Saved entries:

****

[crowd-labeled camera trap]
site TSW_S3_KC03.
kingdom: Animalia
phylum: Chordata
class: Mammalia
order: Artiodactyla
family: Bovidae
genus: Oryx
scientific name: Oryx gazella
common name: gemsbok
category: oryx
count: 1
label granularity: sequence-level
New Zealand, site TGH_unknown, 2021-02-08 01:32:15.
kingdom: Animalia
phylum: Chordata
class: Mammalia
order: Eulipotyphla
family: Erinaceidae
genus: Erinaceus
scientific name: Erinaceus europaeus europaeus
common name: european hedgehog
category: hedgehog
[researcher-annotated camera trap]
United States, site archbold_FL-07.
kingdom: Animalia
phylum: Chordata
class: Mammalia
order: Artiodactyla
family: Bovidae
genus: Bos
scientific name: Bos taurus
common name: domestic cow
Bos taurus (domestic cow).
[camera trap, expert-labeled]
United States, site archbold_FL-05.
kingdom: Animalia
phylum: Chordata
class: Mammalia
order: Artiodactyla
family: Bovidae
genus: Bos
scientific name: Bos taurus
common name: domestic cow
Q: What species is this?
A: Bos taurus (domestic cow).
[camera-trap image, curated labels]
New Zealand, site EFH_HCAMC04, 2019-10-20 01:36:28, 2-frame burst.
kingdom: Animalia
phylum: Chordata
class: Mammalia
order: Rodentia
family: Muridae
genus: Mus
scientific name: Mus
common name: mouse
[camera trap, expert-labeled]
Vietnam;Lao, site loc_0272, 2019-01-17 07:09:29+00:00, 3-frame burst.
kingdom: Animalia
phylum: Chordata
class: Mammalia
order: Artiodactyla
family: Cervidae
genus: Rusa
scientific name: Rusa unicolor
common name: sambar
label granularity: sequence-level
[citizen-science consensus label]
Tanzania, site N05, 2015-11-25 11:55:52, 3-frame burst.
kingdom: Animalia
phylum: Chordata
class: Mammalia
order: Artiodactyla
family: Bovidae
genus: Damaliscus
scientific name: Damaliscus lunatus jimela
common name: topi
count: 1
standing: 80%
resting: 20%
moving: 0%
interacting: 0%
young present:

****

What to work on: When you output the entries, keep every word exactly as it stands.

Problem solution:
[crowd-labeled camera trap]
site TSW_S3_KC03.
kingdom: Animalia
phylum: Chordata
class: Mammalia
order: Artiodactyla
family: Bovidae
genus: Oryx
scientific name: Oryx gazella
common name: gemsbok
category: oryx
count: 1
label granularity: sequence-level
New Zealand, site TGH_unknown, 2021-02-08 01:32:15.
kingdom: Animalia
phylum: Chordata
class: Mammalia
order: Eulipotyphla
family: Erinaceidae
genus: Erinaceus
scientific name: Erinaceus europaeus europaeus
common name: european hedgehog
category: hedgehog
[researcher-annotated camera trap]
United States, site archbold_FL-07.
kingdom: Animalia
phylum: Chordata
class: Mammalia
order: Artiodactyla
family: Bovidae
genus: Bos
scientific name: Bos taurus
common name: domestic cow
Bos taurus (domestic cow).
[camera trap, expert-labeled]
United States, site archbold_FL-05.
kingdom: Animalia
phylum: Chordata
class: Mammalia
order: Artiodactyla
family: Bovidae
genus: Bos
scientific name: Bos taurus
common name: domestic cow
Q: What species is this?
A: Bos taurus (domestic cow).
[camera-trap image, curated labels]
New Zealand, site EFH_HCAMC04, 2019-10-20 01:36:28, 2-frame burst.
kingdom: Animalia
phylum: Chordata
class: Mammalia
order: Rodentia
family: Muridae
genus: Mus
scientific name: Mus
common name: mouse
[camera trap, expert-labeled]
Vietnam;Lao, site loc_0272, 2019-01-17 07:09:29+00:00, 3-frame burst.
kingdom: Animalia
phylum: Chordata
class: Mammalia
order: Artiodactyla
family: Cervidae
genus: Rusa
scientific name: Rusa unicolor
common name: sambar
label granularity: sequence-level
[citizen-science consensus label]
Tanzania, site N05, 2015-11-25 11:55:52, 3-frame burst.
kingdom: Animalia
phylum: Chordata
class: Mammalia
order: Artiodactyla
family: Bovidae
genus: Damaliscus
scientific name: Damaliscus lunatus jimela
common name: topi
count: 1
standing: 80%
resting: 20%
moving: 0%
interacting: 0%
young present:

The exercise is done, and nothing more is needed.